:: EXERCISE SET ::
• 1. Please translate this sentence from the yield generation text into Spanish: "This document explains how the protocol creates value for users through various yield sources."
• 2. Write out a passage of the yield generation text word for word, beginning at the words "Backwardation: Futures trading" and stopping after the words "Premium Capture (Tertiary)".

:: EXCERPT ::
Yield Generation
Stasis employs multiple sophisticated mechanisms to generate stable yield while maintaining market neutrality. This document explains how the protocol creates value for users through various yield sources.
Primary Yield Sources
1. Funding Rate Arbitrage (Primary)
Mechanism
Hold short positions in perpetual futures
Collect funding payments from long position holders
Maintain delta neutrality through spot hedging
Yield Characteristics
Frequency: Every 8 hours (3x daily)
Stability: Historically positive in crypto markets
Magnitude: 5-15% annualized in normal conditions
Example Flow
1. Vault holds $1M USDC
2. Opens $800k short ETH perpetual position
3. Receives funding payment: $800k × 0.01% = $80 every 8 hours
4. Daily income: $80 × 3 = $240
5. Annual yield: $240 × 365 = $87,600 (8.76% on position)
2. Basis Trading (Secondary)
Mechanism
Capture price differences between spot and futures
Profit from convergence at settlement
Exploit temporary market inefficiencies
Opportunities
Contango: Futures trading above spot (profit from convergence)
Backwardation: Futures trading below spot (less common in crypto)
Volatility Events: Temporary dislocations during market stress
Risk Management
Limited exposure to basis trades
Focus on high-probability convergence plays
Quick position unwinding capabilities
3. Volatility Premium Capture (Tertiary)
Mechanism
Sell overpriced volatility through options strategies
Capture volatility risk premium
Maintain delta neutrality through dynamic hedging
Implementation
Limited options exposure
Focus on short-term volatility trades
Sophisticated risk management required
Yield Optimization Strategies
Dynamic Position Sizing
Funding Rate Responsive
def calculate_position_size(funding_rate, volatility, max_leverage):
base_size = vault_value * 0.8 # 80% base exposure
# Increase size when funding rates are high
funding_multiplier = min(funding_rate / 0.01, 2.0) # Cap at 2x
# Reduce size when volatility is high
volatility_discount = max(1 - volatility / 0.5, 0.5) # Min 50%
optimal_size = base_size * funding_multiplier * volatility_discount
return min(optimal_size, vault_value * max_leverage)

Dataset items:
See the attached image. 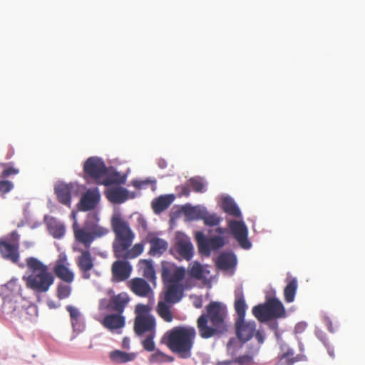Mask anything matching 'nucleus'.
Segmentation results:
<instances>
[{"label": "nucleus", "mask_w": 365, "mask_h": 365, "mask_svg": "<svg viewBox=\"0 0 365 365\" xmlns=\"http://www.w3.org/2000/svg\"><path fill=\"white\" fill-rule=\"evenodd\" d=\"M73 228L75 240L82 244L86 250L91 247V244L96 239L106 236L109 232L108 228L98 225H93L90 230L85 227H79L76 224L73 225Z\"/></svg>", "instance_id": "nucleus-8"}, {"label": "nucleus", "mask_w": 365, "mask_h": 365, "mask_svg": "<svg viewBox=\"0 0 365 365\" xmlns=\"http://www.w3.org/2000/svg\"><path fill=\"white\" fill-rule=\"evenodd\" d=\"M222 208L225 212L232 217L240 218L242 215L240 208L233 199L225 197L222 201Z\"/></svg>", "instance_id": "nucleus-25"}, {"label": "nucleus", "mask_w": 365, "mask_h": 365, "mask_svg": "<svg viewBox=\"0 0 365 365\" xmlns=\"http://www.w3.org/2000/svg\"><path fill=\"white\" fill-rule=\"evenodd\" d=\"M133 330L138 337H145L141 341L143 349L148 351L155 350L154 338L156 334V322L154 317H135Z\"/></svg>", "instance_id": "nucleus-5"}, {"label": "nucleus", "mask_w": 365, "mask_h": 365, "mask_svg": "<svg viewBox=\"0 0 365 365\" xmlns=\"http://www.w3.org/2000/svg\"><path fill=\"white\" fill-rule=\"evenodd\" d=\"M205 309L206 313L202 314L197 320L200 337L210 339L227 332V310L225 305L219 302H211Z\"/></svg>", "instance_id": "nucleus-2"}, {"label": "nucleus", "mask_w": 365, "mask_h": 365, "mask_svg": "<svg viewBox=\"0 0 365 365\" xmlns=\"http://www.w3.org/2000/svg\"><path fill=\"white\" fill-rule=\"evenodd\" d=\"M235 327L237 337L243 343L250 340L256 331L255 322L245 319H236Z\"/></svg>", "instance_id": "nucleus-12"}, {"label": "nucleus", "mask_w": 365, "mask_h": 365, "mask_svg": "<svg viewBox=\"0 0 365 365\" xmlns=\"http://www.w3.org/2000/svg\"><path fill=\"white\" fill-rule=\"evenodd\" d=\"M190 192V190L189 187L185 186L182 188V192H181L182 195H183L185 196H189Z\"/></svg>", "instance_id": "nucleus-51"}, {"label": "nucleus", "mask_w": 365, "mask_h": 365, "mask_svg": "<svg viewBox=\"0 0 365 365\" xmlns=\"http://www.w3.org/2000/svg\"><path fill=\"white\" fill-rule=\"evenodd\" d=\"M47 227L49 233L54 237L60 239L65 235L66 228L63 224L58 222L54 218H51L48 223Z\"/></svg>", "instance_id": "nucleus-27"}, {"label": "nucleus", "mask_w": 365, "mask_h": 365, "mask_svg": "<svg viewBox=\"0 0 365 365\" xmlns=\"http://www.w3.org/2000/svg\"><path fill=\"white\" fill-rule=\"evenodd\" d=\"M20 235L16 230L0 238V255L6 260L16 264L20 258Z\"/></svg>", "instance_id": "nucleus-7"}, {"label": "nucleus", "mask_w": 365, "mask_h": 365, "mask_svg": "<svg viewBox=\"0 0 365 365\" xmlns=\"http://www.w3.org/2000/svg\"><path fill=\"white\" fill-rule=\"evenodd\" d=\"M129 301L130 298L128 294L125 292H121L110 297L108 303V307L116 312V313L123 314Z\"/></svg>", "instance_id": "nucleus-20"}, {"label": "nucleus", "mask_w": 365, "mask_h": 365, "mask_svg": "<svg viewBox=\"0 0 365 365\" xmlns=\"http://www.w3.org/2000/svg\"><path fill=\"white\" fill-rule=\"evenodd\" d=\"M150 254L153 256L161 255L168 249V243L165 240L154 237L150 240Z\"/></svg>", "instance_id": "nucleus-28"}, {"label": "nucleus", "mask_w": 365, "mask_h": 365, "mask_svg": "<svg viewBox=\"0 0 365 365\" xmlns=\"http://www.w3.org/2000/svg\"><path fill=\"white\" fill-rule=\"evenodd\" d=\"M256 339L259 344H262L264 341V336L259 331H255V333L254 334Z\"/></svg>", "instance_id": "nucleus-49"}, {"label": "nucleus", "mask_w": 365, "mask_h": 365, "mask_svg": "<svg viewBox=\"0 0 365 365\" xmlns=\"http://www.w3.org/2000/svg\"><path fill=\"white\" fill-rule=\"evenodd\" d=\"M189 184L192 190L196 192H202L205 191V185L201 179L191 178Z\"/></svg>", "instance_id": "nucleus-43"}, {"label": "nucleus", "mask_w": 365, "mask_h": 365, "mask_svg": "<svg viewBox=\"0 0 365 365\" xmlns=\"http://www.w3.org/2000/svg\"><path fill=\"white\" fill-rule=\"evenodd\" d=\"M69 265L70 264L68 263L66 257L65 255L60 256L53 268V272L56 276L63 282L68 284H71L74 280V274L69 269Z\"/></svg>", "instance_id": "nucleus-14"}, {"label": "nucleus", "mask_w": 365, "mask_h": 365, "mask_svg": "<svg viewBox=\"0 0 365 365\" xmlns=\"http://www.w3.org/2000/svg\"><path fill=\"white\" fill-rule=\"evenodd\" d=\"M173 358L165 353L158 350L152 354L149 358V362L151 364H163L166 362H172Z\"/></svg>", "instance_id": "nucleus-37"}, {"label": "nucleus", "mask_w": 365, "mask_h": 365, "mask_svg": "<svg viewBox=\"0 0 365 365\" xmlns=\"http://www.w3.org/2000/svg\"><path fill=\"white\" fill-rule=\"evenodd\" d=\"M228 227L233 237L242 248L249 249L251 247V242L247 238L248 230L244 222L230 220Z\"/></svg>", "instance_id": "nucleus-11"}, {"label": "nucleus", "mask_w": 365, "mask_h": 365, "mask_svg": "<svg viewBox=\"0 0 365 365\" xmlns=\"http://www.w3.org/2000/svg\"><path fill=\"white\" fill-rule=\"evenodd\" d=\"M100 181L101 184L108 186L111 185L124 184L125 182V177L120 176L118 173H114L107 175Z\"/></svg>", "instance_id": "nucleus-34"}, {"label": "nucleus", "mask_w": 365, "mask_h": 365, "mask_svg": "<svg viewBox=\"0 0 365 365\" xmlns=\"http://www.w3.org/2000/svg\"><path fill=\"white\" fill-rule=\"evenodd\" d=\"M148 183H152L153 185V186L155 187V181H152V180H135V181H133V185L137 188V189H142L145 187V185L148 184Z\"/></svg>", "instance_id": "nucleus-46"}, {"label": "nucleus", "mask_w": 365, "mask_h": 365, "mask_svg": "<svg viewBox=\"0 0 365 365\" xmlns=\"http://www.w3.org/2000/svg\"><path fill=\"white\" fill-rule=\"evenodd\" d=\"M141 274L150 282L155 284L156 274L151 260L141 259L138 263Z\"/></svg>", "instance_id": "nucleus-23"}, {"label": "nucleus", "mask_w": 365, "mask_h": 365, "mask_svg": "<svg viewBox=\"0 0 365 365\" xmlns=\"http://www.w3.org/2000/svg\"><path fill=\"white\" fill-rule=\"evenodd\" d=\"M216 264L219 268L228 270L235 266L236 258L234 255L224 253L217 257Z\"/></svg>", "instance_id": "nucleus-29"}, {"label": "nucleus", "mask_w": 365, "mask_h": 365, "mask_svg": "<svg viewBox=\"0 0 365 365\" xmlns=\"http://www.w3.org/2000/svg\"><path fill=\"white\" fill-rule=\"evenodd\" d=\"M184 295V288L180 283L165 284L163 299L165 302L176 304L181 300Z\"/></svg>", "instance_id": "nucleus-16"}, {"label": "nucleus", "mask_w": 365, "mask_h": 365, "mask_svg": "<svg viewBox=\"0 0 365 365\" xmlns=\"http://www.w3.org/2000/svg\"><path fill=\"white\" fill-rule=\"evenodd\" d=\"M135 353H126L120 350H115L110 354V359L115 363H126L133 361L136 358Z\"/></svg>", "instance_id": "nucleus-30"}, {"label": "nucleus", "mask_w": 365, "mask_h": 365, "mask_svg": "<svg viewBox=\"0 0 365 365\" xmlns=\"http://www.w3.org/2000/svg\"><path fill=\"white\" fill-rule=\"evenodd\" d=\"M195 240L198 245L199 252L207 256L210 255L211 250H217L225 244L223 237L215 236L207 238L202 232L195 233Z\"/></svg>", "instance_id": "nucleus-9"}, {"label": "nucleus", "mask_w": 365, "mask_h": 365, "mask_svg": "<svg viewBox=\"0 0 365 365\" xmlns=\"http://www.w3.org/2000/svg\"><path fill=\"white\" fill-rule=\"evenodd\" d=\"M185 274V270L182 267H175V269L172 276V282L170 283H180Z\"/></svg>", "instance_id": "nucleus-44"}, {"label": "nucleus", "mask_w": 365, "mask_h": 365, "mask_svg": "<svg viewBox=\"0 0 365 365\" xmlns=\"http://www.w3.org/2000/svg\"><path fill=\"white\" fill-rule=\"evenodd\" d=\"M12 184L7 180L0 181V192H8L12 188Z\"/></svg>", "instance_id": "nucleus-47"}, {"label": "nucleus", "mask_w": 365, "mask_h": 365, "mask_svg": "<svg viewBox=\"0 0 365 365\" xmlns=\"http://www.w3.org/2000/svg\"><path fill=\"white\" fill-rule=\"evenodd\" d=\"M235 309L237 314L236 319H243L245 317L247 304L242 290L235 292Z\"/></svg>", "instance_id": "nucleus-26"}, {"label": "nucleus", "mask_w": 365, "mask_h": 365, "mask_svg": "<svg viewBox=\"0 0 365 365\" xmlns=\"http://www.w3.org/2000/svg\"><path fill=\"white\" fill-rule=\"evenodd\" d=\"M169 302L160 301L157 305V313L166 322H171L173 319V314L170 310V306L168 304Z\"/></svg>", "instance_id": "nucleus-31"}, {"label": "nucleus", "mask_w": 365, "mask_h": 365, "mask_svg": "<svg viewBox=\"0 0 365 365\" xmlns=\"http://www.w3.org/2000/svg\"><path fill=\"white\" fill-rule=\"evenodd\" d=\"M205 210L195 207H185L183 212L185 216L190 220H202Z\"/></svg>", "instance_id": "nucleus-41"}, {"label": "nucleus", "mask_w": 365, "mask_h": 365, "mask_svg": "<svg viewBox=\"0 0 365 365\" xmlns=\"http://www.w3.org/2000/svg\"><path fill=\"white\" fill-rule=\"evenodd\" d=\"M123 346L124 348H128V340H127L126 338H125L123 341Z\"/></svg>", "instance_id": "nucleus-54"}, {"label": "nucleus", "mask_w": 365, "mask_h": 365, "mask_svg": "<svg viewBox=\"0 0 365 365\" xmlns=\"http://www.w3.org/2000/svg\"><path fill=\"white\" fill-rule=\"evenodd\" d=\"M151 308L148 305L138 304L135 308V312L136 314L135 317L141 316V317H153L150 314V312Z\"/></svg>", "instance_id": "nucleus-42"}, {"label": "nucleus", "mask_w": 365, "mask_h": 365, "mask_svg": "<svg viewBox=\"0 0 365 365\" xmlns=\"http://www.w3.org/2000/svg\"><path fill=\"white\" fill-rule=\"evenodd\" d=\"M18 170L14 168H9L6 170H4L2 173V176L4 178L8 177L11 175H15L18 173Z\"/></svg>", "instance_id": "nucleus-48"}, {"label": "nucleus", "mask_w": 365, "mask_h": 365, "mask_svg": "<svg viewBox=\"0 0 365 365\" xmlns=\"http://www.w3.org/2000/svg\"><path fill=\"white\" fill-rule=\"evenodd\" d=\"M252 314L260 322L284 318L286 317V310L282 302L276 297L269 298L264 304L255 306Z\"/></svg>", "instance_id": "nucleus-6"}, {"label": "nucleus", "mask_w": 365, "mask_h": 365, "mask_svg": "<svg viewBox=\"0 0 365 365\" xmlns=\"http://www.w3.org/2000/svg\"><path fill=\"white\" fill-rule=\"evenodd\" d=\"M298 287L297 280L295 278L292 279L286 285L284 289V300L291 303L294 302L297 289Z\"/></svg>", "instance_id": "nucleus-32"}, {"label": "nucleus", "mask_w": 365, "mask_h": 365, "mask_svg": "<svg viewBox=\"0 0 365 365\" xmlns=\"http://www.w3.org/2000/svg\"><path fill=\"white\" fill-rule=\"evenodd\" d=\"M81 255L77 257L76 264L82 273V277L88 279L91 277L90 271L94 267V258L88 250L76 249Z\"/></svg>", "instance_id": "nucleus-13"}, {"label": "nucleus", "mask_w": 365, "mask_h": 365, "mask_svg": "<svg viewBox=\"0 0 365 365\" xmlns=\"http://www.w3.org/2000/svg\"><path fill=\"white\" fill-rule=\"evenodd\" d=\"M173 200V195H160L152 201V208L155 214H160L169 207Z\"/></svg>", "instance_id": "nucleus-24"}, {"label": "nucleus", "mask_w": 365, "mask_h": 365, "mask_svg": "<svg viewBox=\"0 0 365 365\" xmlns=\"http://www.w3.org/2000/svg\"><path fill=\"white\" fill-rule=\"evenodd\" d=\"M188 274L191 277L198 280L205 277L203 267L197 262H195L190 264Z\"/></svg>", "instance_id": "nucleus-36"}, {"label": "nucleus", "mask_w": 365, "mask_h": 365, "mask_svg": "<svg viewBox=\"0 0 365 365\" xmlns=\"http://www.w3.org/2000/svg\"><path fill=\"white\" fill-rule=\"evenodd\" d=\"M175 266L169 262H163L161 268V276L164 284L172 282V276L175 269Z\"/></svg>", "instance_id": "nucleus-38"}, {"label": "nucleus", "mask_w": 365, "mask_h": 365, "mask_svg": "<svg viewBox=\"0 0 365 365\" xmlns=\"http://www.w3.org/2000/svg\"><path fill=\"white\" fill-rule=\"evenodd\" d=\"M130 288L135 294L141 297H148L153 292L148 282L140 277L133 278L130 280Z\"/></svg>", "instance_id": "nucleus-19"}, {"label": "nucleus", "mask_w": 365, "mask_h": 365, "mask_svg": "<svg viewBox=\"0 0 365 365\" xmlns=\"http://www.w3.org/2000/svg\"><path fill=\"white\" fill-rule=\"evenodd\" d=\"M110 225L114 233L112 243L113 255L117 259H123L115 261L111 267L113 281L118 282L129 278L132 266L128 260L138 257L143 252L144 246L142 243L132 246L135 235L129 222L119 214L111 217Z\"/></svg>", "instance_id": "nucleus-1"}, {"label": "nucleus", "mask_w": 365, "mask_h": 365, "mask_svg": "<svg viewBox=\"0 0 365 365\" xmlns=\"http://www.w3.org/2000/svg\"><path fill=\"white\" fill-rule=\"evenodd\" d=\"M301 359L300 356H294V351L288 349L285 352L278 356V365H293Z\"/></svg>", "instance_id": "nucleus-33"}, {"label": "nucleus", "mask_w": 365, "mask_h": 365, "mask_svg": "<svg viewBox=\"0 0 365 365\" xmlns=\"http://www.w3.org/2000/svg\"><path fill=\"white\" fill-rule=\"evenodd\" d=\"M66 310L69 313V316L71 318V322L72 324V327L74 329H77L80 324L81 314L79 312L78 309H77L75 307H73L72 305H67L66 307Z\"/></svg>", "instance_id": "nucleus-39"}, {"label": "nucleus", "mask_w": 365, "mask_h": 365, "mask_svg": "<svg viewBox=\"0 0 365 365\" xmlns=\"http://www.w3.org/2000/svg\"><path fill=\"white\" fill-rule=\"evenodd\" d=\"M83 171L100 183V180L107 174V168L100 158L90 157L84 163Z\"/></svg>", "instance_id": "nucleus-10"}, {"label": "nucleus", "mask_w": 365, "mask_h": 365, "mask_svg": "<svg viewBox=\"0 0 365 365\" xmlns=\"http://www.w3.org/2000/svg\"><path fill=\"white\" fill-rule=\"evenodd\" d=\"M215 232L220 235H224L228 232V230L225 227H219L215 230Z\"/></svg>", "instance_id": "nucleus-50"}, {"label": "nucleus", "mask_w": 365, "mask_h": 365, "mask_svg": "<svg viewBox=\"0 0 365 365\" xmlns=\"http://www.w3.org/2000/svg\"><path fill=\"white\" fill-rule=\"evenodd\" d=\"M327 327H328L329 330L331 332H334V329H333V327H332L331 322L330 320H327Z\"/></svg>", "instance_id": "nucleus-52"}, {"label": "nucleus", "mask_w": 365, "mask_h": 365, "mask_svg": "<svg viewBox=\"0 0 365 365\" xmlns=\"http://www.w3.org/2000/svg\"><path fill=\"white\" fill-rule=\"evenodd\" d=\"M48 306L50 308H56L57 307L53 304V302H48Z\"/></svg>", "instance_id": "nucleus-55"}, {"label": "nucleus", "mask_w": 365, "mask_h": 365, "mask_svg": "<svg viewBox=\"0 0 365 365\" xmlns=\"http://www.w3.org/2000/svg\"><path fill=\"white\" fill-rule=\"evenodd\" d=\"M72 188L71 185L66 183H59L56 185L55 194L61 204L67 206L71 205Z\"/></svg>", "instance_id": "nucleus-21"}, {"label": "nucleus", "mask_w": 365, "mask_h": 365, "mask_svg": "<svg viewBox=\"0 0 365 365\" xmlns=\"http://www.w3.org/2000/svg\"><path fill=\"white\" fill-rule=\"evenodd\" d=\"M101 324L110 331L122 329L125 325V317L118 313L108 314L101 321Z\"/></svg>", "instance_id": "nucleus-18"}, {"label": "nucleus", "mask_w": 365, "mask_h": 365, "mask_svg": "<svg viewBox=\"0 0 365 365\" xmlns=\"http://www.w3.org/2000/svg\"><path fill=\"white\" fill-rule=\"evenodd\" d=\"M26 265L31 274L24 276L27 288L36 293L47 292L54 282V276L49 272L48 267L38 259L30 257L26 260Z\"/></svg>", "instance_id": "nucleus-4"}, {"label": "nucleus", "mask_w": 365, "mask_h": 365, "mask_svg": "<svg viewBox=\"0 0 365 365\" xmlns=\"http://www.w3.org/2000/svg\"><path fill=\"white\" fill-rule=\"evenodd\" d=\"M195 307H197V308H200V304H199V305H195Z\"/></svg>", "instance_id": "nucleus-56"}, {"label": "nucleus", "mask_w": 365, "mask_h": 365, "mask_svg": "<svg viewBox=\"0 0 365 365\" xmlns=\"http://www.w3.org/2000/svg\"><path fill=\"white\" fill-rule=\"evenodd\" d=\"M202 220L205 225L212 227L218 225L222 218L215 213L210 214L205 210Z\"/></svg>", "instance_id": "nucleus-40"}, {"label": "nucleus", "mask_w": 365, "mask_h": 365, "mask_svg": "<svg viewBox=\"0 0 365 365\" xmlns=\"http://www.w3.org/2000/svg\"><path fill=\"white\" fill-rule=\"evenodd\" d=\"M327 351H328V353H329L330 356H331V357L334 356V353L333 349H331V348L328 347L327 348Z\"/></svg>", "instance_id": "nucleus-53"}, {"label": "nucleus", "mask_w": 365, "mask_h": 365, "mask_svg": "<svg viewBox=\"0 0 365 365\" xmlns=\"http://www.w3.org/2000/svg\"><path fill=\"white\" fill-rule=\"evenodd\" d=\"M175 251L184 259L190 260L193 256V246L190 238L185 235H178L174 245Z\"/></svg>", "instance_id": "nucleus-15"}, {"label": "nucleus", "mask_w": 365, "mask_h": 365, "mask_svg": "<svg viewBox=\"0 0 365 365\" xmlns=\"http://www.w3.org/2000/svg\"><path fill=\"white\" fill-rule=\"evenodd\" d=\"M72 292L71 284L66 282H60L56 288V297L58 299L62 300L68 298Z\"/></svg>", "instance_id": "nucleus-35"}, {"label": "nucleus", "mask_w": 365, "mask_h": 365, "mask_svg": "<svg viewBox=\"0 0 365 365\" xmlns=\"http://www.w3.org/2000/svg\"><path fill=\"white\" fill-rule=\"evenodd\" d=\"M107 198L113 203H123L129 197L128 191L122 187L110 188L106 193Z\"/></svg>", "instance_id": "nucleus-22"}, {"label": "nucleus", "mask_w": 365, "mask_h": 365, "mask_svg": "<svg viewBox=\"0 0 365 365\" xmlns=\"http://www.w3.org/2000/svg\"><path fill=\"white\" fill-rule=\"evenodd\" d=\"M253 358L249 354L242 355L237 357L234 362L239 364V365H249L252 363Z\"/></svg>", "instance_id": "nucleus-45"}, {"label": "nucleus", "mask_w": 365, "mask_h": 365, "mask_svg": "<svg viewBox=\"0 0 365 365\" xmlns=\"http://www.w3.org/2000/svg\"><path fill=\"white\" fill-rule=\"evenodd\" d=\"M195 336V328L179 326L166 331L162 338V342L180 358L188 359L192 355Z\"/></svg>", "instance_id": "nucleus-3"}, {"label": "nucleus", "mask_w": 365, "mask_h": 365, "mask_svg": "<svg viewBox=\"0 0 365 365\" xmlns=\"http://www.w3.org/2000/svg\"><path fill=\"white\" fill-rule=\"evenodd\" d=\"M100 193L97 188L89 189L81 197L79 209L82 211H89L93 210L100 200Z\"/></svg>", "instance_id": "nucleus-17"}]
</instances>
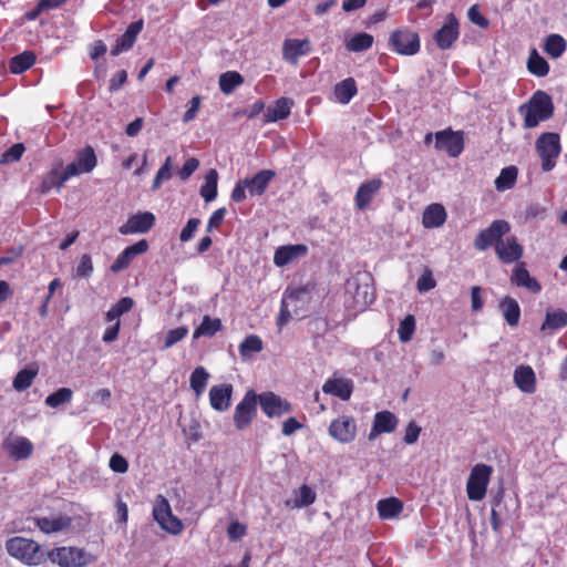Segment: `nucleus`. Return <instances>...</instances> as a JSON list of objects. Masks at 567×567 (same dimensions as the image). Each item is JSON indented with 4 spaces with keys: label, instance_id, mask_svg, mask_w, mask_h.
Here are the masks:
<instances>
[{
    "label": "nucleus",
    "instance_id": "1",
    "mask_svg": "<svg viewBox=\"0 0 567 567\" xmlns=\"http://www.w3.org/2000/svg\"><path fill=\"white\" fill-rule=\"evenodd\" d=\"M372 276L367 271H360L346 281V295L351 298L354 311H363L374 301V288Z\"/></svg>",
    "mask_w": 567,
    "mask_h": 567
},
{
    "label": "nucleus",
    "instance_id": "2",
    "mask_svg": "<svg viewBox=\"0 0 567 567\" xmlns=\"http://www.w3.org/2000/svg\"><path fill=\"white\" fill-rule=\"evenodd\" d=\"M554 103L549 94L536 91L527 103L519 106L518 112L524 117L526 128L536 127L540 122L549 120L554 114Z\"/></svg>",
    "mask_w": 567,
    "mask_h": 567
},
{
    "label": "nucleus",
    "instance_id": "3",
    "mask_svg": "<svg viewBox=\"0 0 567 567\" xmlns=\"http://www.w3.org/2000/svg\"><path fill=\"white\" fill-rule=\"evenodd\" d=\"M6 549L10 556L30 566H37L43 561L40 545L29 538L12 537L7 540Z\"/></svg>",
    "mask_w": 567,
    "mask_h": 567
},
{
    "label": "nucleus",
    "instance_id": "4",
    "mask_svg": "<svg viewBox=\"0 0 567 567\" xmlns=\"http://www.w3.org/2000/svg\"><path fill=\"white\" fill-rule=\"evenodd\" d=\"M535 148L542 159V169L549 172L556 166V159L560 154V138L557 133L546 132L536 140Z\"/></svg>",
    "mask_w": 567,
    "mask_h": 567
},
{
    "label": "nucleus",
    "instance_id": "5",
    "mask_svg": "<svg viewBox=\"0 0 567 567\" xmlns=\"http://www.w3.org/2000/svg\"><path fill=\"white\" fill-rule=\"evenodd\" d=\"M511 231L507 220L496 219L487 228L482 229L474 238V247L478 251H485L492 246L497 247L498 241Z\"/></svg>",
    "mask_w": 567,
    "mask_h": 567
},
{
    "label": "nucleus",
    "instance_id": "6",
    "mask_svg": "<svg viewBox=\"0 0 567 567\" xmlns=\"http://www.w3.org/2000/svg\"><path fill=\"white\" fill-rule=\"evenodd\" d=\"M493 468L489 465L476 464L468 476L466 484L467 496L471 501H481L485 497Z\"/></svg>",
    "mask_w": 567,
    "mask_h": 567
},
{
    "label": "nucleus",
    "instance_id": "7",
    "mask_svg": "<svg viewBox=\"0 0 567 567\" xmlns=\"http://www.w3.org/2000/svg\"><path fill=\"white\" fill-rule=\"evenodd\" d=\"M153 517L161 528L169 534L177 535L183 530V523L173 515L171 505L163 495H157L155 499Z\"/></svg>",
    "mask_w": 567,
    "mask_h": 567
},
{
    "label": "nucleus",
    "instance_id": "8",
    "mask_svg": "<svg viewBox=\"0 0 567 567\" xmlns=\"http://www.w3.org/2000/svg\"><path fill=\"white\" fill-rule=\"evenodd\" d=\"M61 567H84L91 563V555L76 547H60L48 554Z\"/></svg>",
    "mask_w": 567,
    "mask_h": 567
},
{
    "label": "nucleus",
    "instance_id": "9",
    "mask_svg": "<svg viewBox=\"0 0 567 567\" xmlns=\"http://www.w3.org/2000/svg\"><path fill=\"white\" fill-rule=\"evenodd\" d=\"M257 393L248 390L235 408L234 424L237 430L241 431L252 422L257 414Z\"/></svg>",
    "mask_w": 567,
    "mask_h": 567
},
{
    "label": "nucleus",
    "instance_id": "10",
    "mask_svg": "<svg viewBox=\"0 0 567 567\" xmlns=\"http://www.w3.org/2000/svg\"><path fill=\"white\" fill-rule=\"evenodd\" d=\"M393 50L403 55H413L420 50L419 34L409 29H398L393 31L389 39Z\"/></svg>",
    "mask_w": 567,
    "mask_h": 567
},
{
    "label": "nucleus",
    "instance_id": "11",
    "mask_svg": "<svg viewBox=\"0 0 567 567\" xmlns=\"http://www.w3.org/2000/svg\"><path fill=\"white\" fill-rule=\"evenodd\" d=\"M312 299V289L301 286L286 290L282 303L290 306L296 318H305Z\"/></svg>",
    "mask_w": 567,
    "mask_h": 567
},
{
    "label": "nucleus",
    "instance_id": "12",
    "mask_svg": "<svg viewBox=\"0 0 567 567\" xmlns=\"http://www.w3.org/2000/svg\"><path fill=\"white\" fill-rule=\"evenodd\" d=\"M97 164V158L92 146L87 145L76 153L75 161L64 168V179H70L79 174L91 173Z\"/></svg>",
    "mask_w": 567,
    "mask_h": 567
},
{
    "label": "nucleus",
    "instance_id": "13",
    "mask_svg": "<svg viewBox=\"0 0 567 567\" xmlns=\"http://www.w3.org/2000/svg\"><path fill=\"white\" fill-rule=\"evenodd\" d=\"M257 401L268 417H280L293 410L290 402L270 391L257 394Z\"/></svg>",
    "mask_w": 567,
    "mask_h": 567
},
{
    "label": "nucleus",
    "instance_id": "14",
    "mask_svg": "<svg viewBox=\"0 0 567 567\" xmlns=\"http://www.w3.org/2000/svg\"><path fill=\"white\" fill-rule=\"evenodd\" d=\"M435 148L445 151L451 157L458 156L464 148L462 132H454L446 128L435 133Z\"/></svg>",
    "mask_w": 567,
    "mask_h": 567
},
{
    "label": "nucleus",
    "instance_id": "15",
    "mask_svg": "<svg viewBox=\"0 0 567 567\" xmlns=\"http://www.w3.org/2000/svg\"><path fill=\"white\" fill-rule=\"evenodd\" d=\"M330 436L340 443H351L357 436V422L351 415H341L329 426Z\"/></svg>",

:: RESULTS BY TASK ::
• 1. Este documento explica cómo el protocolo crea valor para los usuarios a través de diversas fuentes de rendimiento.

• 2.
Backwardation: Futures trading below spot (less common in crypto)
Volatility Events: Temporary dislocations during market stress
Risk Management
Limited exposure to basis trades
Focus on high-probability convergence plays
Quick position unwinding capabilities
3. Volatility Premium Capture (Tertiary)